À Korhogo, en Côte d’Ivoire, Seydou Pierre Ouédraogo, surnommé Nana, est le chef respecté de la communauté burkinabè. Depuis 2002, il dirige avec brio cette communauté composée de différentes ethnies. Seydou Pierre Ouédraogo a instauré la culture de la cohésion sociale, et les bonnes relations avec les Ivoiriens.
Vide il y a quelques minutes, le domicile de Seydou Pierre Ouédraogo, situé à Koko Nord, une demi-douzaine de personnes l’occupent en peu de temps. Le chef de la communauté burkinabè de Korhogo, en Côte d’Ivoire, a convoqué une réunion d’urgence. Ils ont accouru, en moins de 20 minutes, comme à chaque fois que Naba, le surnom de Seydou, les appelle.
« C’est un signe de respect et de confiance. Quand il lance un appel, on se mobilise sans hésiter, sauf si on n’a pas reçu le message », confie Drissa Tarnagda, l’un des responsables de la communauté Bissa. L’équipe nationale du Burkina Faso affronte le lendemain celle du Mali. Les représentants des différentes ethnies : Bissa, Samo, Dafing, ainsi que la présidente des femmes, sont tous présents.

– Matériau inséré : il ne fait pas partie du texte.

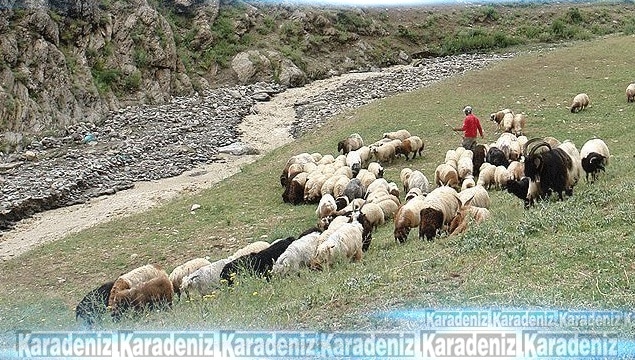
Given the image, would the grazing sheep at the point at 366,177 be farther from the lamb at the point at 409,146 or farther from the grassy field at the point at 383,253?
the lamb at the point at 409,146

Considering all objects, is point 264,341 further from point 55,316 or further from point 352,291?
point 55,316

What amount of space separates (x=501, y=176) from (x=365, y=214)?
3105 mm

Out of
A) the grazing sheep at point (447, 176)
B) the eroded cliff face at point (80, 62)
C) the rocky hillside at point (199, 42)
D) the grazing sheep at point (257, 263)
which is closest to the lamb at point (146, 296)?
the grazing sheep at point (257, 263)

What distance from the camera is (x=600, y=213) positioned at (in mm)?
7828

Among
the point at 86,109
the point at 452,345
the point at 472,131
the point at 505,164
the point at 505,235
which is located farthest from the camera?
the point at 86,109

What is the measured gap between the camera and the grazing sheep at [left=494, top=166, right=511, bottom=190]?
40.8 ft

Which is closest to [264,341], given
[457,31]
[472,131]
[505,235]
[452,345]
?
[452,345]

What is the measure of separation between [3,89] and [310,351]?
78.3 ft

Le chef en profite pour lancer un appel au fair-play à la communauté qu’il dirige. Tout doit bien se passer quel que soit le vainqueur de cette opposition. Avec le représentant de la communauté malienne à Korhogo, ils en ont discuté. « Le Mali et le Burkina Faso sont deux pays frères », rappelle-t-il. Pour donner l’exemple, il a décidé d’aller lui-même avec le président de la communauté malienne au stade dans le même véhicule.
Un rassembleur
Pierre dirige cette communauté depuis 2002, une époque qui a coïncidé avec une crise postélectorale. Celle-ci a causé beaucoup de morts en Côte d’Ivoire. Cette crise avait fragilisé la cohabitation entre communautaire autochtone et étrangère.

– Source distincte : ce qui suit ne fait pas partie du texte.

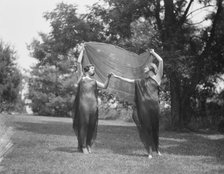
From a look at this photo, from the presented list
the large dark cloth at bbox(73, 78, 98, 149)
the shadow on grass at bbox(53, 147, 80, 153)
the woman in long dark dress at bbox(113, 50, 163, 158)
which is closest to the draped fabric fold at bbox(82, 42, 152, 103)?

À plus de soixante-dix ans d’âge, ce commerçant a su créer une cohésion sociale et une solide solidarité entre les Burkinabè de Korhogo. D’abord, il a encouragé la création des associations au sein de chaque ethnie. Ce qui permet de renforcer les liens fraternels et régler les problèmes internes. Mais il n’est pas du genre à se décharger de son rôle de chef.

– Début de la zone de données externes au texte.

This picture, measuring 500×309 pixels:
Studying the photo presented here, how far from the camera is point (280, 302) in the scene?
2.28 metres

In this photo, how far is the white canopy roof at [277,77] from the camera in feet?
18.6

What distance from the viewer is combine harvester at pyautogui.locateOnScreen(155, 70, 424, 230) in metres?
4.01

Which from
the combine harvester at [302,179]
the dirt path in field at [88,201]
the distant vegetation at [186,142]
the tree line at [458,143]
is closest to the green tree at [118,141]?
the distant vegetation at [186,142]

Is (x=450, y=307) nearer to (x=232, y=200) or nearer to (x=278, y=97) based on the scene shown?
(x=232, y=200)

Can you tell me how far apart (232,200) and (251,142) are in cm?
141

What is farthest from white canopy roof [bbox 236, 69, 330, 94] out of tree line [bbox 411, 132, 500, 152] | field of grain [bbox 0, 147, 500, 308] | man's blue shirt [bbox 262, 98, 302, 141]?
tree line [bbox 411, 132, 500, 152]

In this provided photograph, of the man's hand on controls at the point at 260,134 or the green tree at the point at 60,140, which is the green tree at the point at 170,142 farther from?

Au contraire, il assume pleinement les responsabilités qui lui incombent et prend des initiatives pour le bien de la communauté. « Je n’attends pas qu’on me sollicite pour résoudre certains problèmes. Il m’arrive de prendre des décisions sans consulter les membres de la communauté », affirme-t-il.
Naba, comme on le surnomme à l’image des chefs traditionnels, est aussi un point de repère pour les ressortissants burkinabè en transit. Il leur offre toujours l’hospitalité et parfois même le transport. « Avec la crise sécuritaire qu’il y a au pays en ce moment, il y a des gens qui sont venus en disant qu’ils étaient des déplacés. Je les ai hébergés et aidés à repartir. Certains utilisent cela comme prétexte mais je les aide quand même », raconte-t-il sans regret.
La primauté à la cohésion sociale
Pour lui, c’est plus qu’une responsabilité, c’est un devoir envers ses compatriotes et son pays. « Imaginez quelqu’un qui arrive avec sa femme et ses enfants tout en détresse. Vous ne pouvez pas attendre de réunir la communauté », insiste-t-il.
Naba et les Burkinabè de Korhogo ne s’arrêtent pas là. Grâce à son impulsion, la communauté burkinabè a acquis quatre terrains pour construire des logements destinés à accueillir les Burkinabè de passage ou en difficulté. « Nous sommes en train de nous organiser pour les constructions », annonce-t-il, non sans un brin de fierté.
À Korhogo, la communauté burkinabè admire le travail accomplit par Naba. « Tous les Burkinabè sont solidaires. Naba fait son travail correctement. Personne ne peut faire ce qu’il fait », assure Adama Konaté, le chef des Dafing. « C’est un homme qui fait des dépenses pour la communauté sans rien attendre en retour. Il est notre modèle », renchérit Adama Toé, le chef des Samo.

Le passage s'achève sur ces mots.